In this context, Australia’s defence needs decision-makers and processes that are accustomed to failure but can continue to function in impossible situations, with the burden of errors and failures fresh in their minds. Moreover, they need to be capable of recognising the impossibility of those circumstances and finding a way through – potentially by going around the rules.
Failures and cheats are rare beasts in defence ecosystems, including Australia’s, and they are not rewarded for their boldness as militaries and public services are hierarchical and conservative organisations. Success is defined as those who play the best within the existing rules, and success is what is rewarded from personnel promotion, to project delivery and the conduct of exercises. Vast sums of money are spent to ensure Australian forces have every possible unfair advantage in a future fight, but the monies must be spent and equipment managed in ways that encourage conformity and compliance.
A former Chief of Air Force was notorious for successfully going around the normal processes to get what he thought (and managed to convince sufficient other people) was in the best interests of Australia’s security. His reward was success in many of these efforts, an on-schedule retirement, and perhaps some satisfaction that the subsequent First Principles Review, One Defence reforms, and Capability Life Cycle have each been described as Defence’s effort to prevent someone like him ever happening again. The rules had their revenge.
Similarly, exercises are realistic enough to enable the successful achievement of planned training outcomes, but not so realistic that those training outcomes might be threatened. Defence plans for success and, in the main, this is appropriate given the imperative to deliver outcomes as efficiently and reliably as possible. Suggestions that exercises or training activities should be designed to drive people and processes beyond failure do not often pass the efficiency and reliability test.
But room needs to be made in the program for more exercises like Kobayashi Maru, lest Australian commanders, crews, and processes grown and groomed in a never-fail environment, confront a real-world crippled freighter stranded in a contested zone.
As in Star Trek, much of this can be achieved through simulation and in training environments that encourage failure as learning opportunities and, crucially, enable participants to find ways to innovate and disrupt the test itself. Such activities need to occur regularly and at all levels so that failure-as-learning is normalised, and innovators can be uncovered – for reward, not repudiation!
Such activities will also enable deeper exploration of future force considerations and concepts for decision-makers and decision-making.

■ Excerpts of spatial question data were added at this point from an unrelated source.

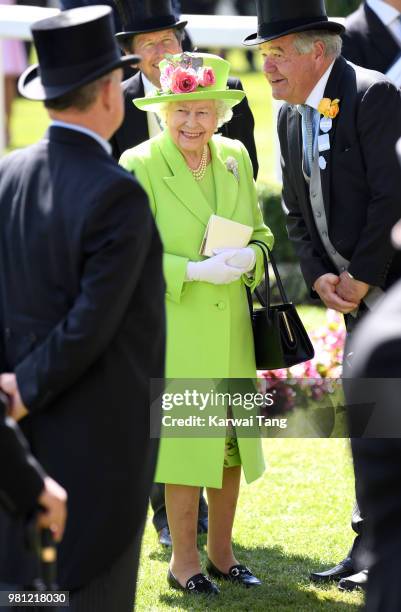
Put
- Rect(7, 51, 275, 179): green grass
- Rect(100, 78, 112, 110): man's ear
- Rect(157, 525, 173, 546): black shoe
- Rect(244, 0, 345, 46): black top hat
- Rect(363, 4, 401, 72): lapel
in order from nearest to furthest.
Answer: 1. Rect(100, 78, 112, 110): man's ear
2. Rect(244, 0, 345, 46): black top hat
3. Rect(157, 525, 173, 546): black shoe
4. Rect(363, 4, 401, 72): lapel
5. Rect(7, 51, 275, 179): green grass

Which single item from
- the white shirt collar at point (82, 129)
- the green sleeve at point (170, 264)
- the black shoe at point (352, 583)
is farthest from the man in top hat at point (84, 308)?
the black shoe at point (352, 583)

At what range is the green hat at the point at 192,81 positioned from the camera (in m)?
4.62

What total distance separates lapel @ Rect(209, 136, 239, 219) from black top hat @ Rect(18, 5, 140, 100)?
1.51 m

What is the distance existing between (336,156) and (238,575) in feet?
5.72

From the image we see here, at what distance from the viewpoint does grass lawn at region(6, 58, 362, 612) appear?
4715 mm

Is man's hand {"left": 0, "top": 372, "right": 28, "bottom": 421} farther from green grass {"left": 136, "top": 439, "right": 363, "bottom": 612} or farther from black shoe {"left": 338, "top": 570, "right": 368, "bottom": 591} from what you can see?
black shoe {"left": 338, "top": 570, "right": 368, "bottom": 591}

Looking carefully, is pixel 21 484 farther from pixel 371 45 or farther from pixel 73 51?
pixel 371 45

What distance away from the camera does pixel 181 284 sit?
180 inches

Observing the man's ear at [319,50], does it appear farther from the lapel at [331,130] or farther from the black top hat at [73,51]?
the black top hat at [73,51]

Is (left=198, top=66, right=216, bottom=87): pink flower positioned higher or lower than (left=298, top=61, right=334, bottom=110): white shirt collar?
higher

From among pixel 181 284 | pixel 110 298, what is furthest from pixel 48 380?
pixel 181 284

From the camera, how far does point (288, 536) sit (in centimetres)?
545

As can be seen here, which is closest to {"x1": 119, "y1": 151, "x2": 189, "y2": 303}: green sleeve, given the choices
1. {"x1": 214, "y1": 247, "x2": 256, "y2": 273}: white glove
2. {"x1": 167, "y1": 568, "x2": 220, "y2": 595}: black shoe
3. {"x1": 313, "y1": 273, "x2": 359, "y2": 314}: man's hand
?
{"x1": 214, "y1": 247, "x2": 256, "y2": 273}: white glove

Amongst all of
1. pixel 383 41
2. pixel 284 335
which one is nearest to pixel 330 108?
pixel 284 335
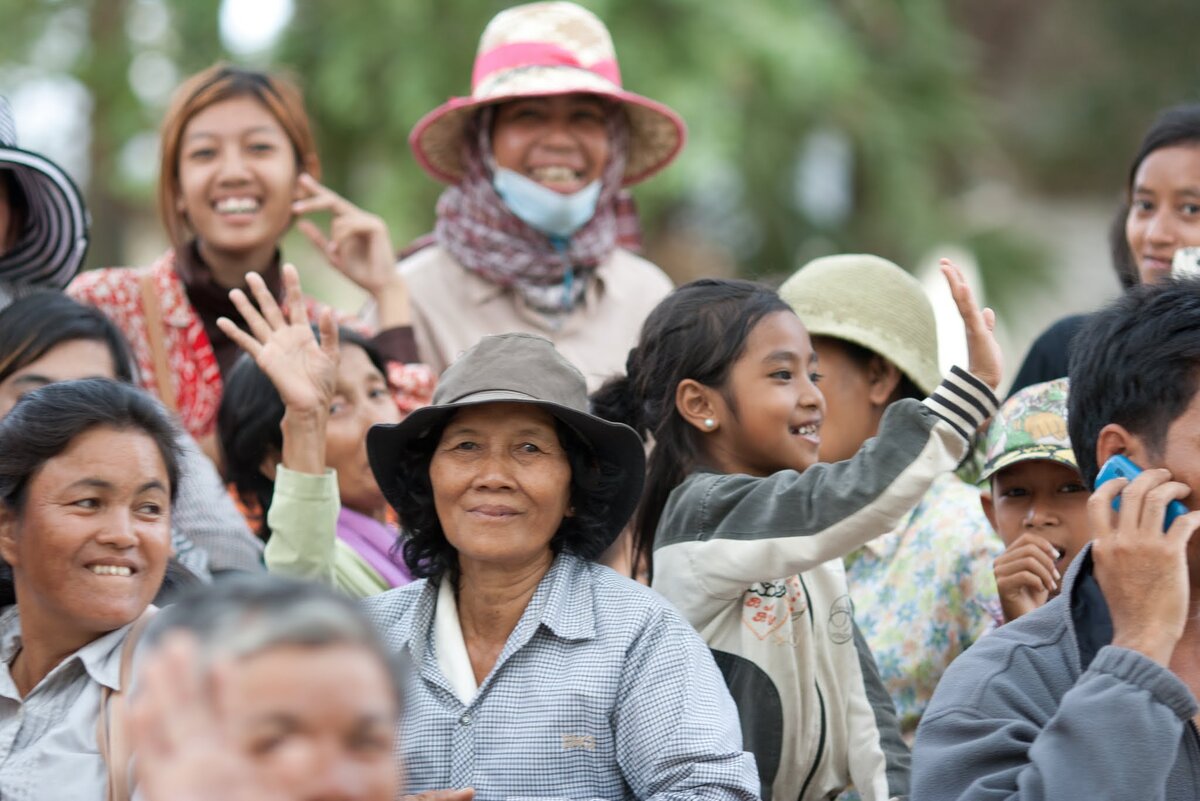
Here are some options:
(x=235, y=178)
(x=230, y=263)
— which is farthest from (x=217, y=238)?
(x=235, y=178)

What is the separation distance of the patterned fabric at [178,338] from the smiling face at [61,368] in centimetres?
78

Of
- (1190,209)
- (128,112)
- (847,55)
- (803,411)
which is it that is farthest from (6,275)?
(847,55)

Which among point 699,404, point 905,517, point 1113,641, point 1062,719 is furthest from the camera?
point 905,517

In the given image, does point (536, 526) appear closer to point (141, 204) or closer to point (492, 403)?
point (492, 403)

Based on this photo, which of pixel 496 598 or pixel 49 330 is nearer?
pixel 496 598

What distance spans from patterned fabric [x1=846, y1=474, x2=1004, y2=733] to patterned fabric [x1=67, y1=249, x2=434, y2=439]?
193 centimetres

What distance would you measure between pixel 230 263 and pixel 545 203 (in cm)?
106

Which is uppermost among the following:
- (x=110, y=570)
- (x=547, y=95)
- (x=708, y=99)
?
(x=708, y=99)

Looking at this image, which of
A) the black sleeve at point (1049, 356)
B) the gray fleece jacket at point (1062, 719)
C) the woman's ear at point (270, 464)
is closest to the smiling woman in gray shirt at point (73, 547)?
the woman's ear at point (270, 464)

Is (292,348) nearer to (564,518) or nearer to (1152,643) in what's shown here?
(564,518)

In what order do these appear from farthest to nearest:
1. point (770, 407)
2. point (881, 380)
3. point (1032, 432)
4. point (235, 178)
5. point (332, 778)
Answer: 1. point (235, 178)
2. point (881, 380)
3. point (1032, 432)
4. point (770, 407)
5. point (332, 778)

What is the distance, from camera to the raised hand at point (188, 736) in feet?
6.81

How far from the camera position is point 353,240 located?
5746mm

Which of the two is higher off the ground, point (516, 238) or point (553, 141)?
point (553, 141)
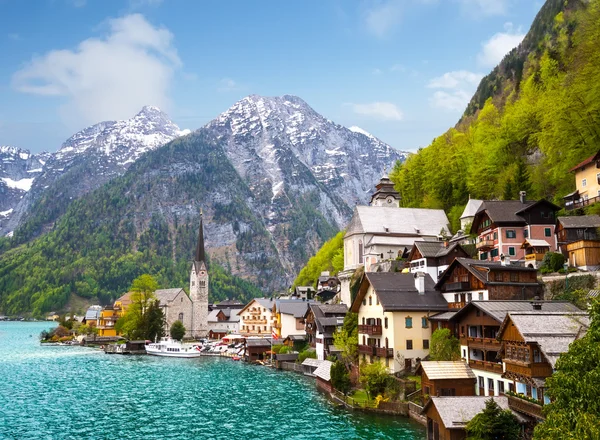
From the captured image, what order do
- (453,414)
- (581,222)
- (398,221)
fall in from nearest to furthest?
(453,414)
(581,222)
(398,221)

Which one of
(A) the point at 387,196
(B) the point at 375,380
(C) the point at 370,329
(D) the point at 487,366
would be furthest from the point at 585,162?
(A) the point at 387,196

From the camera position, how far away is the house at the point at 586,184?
188 ft

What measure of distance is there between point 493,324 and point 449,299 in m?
13.3

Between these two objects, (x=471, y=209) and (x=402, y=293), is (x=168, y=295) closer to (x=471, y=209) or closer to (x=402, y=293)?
(x=471, y=209)

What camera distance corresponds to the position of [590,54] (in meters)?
65.6

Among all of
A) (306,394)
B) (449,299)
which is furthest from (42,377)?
(449,299)

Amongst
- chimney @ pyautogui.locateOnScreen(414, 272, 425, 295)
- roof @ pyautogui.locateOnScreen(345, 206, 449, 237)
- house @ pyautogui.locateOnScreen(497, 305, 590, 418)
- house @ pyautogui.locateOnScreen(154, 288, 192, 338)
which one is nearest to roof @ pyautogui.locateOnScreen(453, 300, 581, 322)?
house @ pyautogui.locateOnScreen(497, 305, 590, 418)

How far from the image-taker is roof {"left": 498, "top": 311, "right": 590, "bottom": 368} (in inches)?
1282

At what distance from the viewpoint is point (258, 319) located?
4938 inches

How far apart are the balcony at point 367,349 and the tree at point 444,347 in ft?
24.4

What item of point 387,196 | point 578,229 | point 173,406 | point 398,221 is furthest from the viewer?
point 387,196

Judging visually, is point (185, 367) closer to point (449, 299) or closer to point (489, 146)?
point (449, 299)

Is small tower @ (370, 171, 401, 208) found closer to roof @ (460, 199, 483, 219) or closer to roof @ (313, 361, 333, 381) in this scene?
roof @ (460, 199, 483, 219)

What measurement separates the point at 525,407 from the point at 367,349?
2569 cm
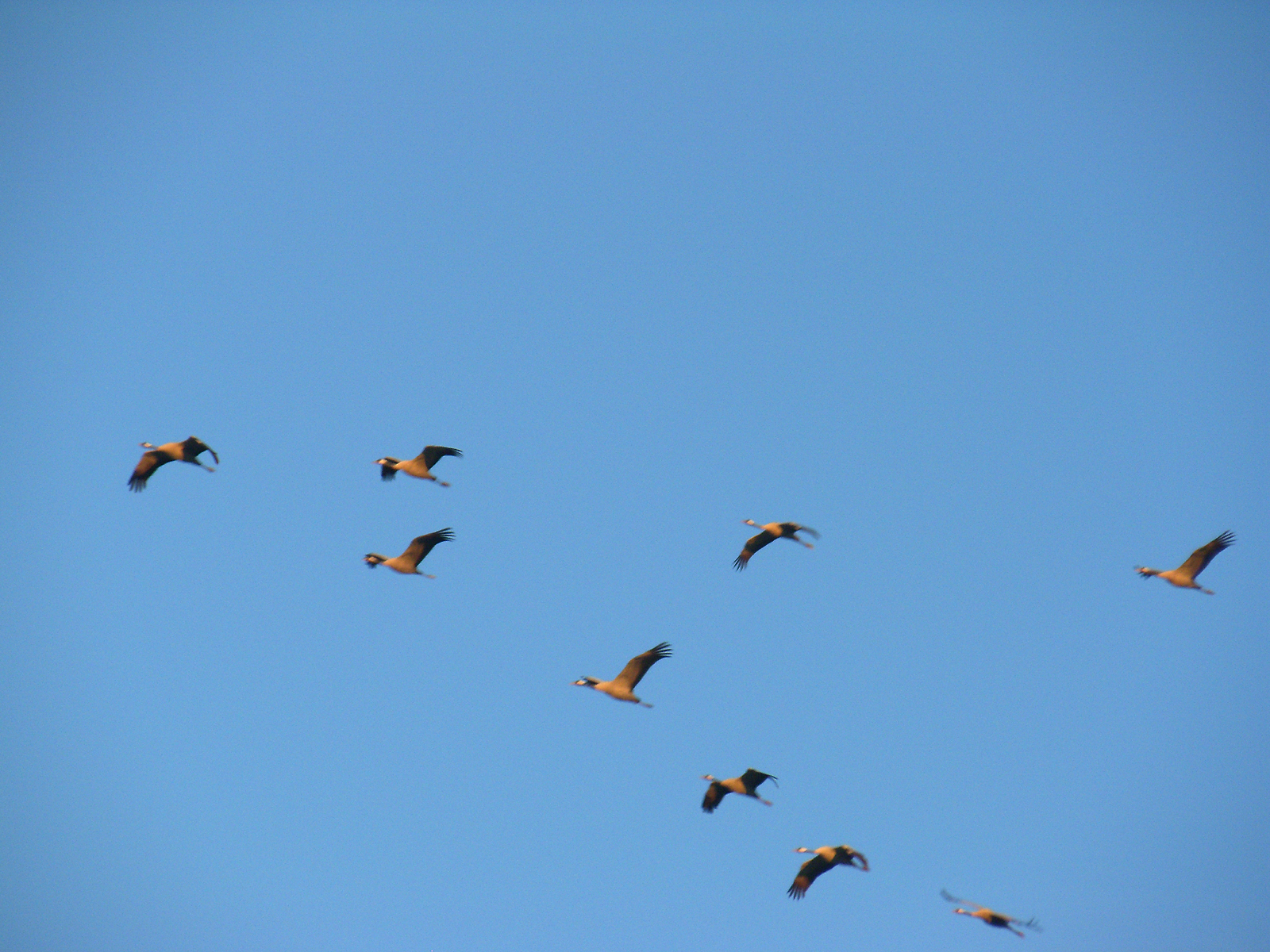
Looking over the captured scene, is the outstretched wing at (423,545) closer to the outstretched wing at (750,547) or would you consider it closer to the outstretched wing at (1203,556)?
the outstretched wing at (750,547)

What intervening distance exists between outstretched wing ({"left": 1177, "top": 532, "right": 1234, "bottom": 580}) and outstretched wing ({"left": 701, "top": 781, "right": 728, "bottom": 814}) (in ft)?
56.1

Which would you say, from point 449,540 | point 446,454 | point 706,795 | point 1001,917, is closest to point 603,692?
point 706,795

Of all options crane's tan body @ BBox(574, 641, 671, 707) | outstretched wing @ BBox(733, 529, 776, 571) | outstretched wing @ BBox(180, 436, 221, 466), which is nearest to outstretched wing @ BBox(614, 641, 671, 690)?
crane's tan body @ BBox(574, 641, 671, 707)

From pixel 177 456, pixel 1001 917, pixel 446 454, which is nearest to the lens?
pixel 1001 917

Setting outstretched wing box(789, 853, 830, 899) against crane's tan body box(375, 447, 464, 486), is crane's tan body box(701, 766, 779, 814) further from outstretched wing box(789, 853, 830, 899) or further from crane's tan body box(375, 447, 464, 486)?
crane's tan body box(375, 447, 464, 486)

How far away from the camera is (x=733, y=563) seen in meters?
39.9

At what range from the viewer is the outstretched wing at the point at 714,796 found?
3541 centimetres

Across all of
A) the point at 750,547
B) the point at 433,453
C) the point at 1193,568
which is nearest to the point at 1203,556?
the point at 1193,568

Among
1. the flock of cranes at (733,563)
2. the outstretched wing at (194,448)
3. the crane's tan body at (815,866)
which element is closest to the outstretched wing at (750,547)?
the flock of cranes at (733,563)

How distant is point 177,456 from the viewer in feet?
113

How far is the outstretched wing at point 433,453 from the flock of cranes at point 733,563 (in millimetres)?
17

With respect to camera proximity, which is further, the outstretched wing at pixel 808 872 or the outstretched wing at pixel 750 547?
the outstretched wing at pixel 750 547

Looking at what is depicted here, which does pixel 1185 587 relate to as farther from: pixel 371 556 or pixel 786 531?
pixel 371 556

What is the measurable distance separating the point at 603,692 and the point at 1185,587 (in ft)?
65.4
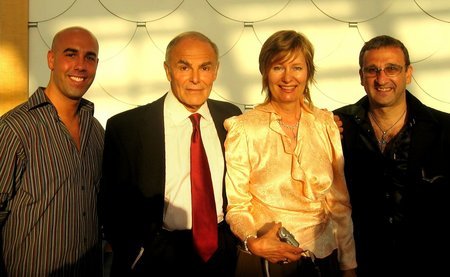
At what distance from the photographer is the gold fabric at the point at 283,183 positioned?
1810 mm

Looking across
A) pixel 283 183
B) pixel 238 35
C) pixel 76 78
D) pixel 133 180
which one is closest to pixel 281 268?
pixel 283 183

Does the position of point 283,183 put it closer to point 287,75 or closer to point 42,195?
point 287,75

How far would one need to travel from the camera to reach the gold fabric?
1.81 m

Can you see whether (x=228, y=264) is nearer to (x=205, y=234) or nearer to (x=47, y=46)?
(x=205, y=234)

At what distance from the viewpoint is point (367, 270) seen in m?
2.16

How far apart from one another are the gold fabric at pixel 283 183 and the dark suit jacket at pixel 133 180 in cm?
21

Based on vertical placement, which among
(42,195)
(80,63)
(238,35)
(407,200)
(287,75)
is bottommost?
(407,200)

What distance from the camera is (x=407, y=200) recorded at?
208 cm

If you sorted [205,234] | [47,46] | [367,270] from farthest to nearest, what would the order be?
[47,46], [367,270], [205,234]

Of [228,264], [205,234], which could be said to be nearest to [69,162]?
[205,234]

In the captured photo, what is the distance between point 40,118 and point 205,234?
0.80 meters

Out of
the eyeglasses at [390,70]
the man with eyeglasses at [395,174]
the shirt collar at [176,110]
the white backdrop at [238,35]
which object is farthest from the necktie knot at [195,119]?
the white backdrop at [238,35]

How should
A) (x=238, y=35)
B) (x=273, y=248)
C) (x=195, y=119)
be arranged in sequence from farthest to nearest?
(x=238, y=35) → (x=195, y=119) → (x=273, y=248)

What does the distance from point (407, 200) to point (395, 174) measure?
12 centimetres
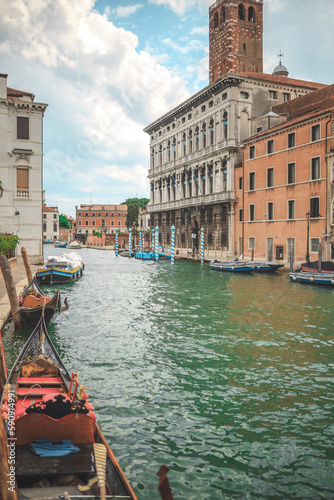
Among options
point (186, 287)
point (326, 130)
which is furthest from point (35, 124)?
point (326, 130)

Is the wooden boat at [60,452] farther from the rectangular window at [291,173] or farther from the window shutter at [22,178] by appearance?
the rectangular window at [291,173]

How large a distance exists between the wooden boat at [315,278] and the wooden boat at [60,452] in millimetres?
17674

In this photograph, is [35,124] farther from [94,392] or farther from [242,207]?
[94,392]

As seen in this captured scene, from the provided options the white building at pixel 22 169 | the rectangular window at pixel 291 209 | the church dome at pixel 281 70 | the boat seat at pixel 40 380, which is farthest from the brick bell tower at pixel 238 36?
the boat seat at pixel 40 380

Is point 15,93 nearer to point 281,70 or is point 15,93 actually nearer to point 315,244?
point 315,244

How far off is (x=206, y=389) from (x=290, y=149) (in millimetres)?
24308

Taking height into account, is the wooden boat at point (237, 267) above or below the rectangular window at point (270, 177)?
below

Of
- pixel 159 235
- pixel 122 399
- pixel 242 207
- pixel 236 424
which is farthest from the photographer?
pixel 159 235

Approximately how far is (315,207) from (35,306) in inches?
783

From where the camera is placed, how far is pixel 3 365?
686 cm

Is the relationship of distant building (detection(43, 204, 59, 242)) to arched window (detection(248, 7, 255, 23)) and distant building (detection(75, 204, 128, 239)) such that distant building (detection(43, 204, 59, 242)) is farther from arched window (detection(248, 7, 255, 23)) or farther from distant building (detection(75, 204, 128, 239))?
arched window (detection(248, 7, 255, 23))

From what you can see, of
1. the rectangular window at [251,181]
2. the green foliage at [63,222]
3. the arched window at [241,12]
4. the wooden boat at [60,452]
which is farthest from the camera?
the green foliage at [63,222]

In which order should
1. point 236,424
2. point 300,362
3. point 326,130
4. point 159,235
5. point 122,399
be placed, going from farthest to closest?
point 159,235 < point 326,130 < point 300,362 < point 122,399 < point 236,424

The human mind’s capacity to make decisions is limited in frequency and totality, so the accelerated warfare of the future – light-speed cyber-attacks and hypersonic missile raids – will likely exhaust decision-makers and degrade decision quality very rapidly.
Similarly, legacy processes such as targeting and planning cycles need to be tested beyond the point of failure against emerging requirements. This includes realistically exploring whether these processes are sufficiently robust to fail and continue to function. Future enemies are unlikely to permit time for in-depth reviews, and future warfare is unlikely to reward those that further complicate processes to ensure a specific failure never occurs again.
The simple questions that Kobayashi Maru poses to Star Fleet trainees are, can you cope with failure, and can you find a way around the impossible? These are questions that the ADF needs to explore as it confronts a dangerous future.